- _What the exercise asks_
Return each row below that contains the word "metal", copying the row in full.

- _Entries_
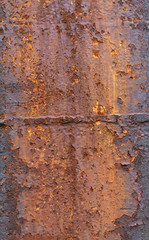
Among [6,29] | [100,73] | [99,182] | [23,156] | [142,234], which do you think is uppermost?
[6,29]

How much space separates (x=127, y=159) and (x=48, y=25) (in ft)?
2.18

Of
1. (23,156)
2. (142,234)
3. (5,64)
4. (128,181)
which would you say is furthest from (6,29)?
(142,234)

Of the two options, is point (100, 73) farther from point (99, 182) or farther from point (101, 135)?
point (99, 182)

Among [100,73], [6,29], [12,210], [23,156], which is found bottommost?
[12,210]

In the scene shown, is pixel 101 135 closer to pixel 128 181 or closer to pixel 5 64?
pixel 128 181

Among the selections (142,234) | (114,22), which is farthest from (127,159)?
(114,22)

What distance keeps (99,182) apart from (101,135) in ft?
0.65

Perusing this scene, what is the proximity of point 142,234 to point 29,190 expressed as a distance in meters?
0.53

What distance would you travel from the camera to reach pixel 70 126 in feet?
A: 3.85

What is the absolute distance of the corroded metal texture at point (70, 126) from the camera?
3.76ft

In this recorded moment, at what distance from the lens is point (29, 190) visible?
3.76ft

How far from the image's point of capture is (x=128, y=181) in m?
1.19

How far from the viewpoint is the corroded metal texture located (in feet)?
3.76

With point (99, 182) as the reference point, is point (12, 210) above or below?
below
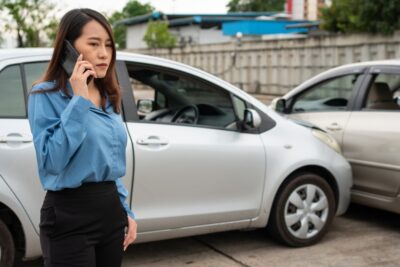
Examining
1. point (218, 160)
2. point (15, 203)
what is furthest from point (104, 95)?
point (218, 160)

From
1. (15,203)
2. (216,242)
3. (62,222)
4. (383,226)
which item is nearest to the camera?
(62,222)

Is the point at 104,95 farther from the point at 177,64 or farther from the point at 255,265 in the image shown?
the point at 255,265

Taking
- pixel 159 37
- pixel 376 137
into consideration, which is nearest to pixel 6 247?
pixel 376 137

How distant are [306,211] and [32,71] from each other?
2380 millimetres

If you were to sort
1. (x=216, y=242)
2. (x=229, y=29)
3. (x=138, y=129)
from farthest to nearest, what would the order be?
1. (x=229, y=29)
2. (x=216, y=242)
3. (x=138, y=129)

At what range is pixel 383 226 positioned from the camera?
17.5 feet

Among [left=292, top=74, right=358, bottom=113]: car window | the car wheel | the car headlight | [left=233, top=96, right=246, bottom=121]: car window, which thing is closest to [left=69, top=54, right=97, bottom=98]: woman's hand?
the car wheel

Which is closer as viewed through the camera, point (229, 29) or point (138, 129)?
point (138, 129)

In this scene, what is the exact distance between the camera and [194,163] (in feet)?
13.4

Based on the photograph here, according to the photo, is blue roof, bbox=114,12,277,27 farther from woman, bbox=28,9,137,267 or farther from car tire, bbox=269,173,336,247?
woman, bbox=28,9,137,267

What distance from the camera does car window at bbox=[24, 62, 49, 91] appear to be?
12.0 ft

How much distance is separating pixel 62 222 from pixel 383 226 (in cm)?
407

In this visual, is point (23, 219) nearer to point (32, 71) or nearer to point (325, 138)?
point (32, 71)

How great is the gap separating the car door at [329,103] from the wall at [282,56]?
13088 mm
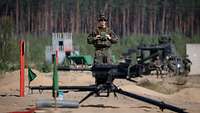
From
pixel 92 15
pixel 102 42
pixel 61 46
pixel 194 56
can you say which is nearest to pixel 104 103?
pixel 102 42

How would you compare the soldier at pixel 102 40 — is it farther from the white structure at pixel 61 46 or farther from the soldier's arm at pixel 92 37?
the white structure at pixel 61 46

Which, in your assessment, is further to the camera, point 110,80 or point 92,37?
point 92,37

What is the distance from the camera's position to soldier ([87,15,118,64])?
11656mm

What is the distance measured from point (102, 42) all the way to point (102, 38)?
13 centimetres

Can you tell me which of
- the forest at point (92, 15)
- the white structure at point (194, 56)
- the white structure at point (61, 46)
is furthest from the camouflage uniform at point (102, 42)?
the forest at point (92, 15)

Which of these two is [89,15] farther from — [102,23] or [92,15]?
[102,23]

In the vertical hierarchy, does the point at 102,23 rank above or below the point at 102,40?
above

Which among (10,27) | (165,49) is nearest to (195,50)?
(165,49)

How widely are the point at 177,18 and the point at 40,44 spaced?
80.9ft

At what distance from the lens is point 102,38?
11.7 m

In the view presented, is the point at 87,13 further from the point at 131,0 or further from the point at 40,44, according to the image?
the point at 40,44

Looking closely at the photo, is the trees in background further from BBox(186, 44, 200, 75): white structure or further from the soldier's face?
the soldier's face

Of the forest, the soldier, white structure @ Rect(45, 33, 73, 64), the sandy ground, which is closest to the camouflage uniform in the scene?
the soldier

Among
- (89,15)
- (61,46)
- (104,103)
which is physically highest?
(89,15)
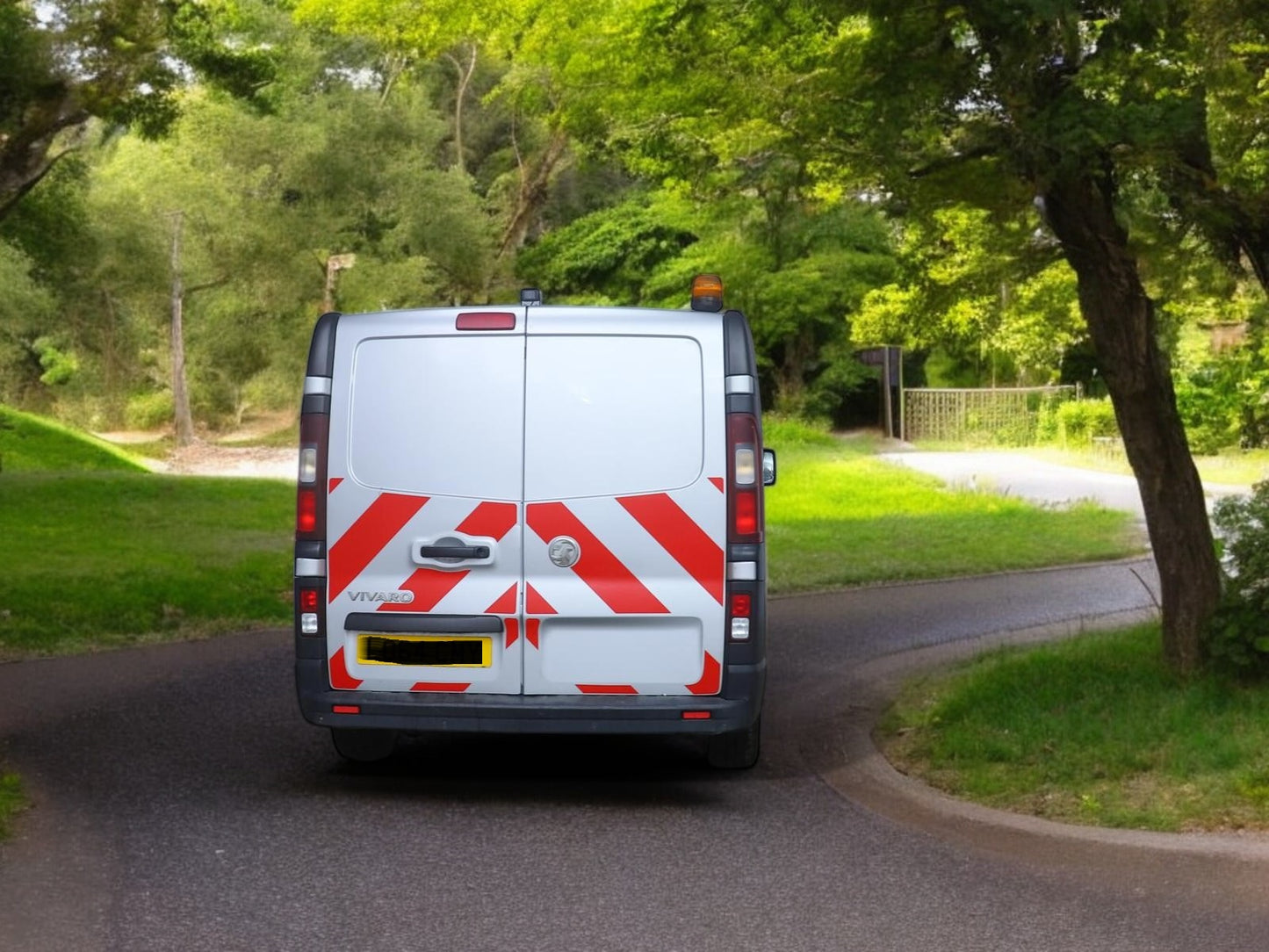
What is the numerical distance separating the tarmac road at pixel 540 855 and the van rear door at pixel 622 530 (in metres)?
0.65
...
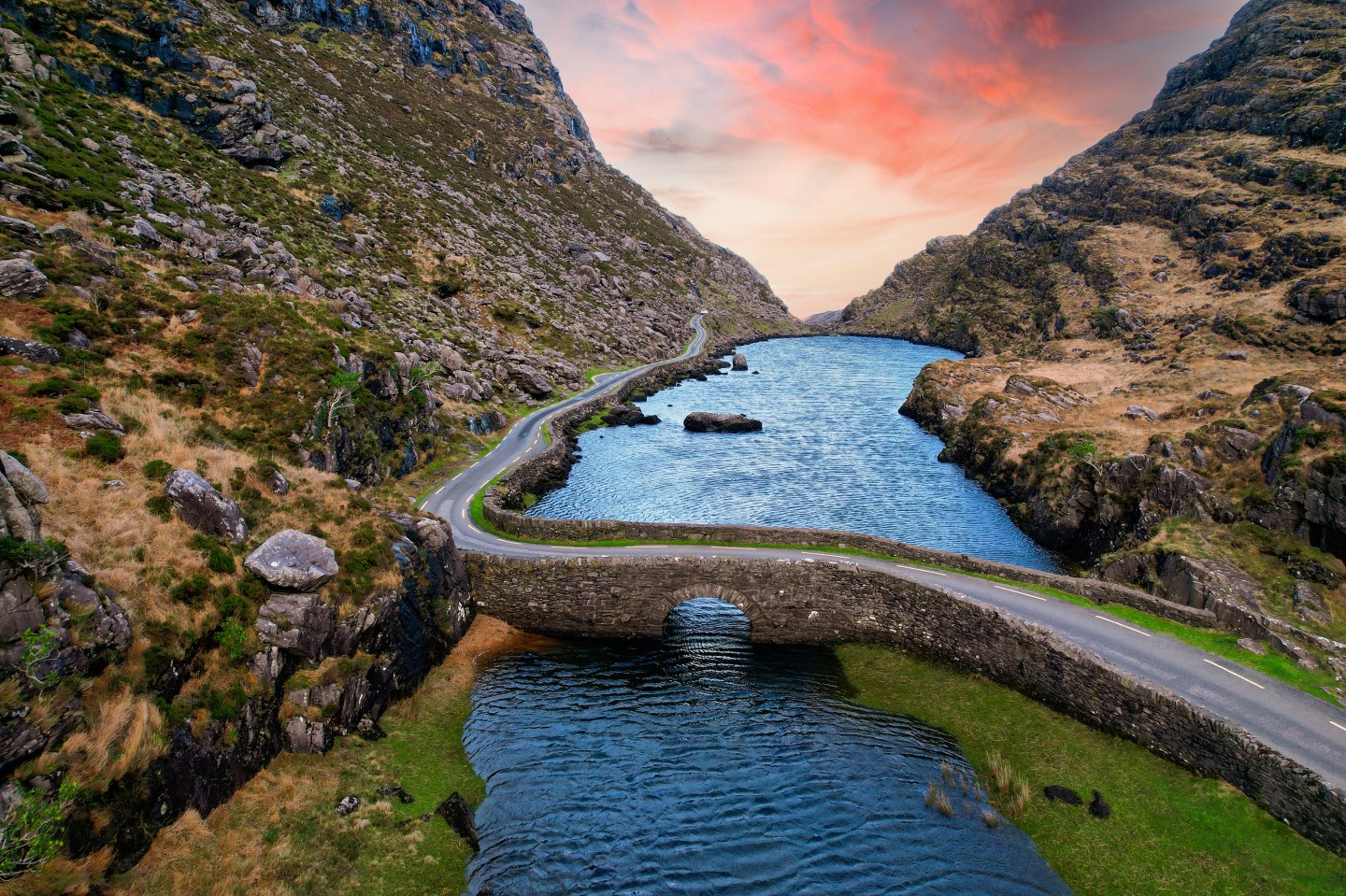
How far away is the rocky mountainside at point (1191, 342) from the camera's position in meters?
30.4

- _The answer_
What is the absolute distance of the corroded metal texture at point (70, 126) from the camera?
How far from the viewpoint is the corroded metal texture located (in feet)?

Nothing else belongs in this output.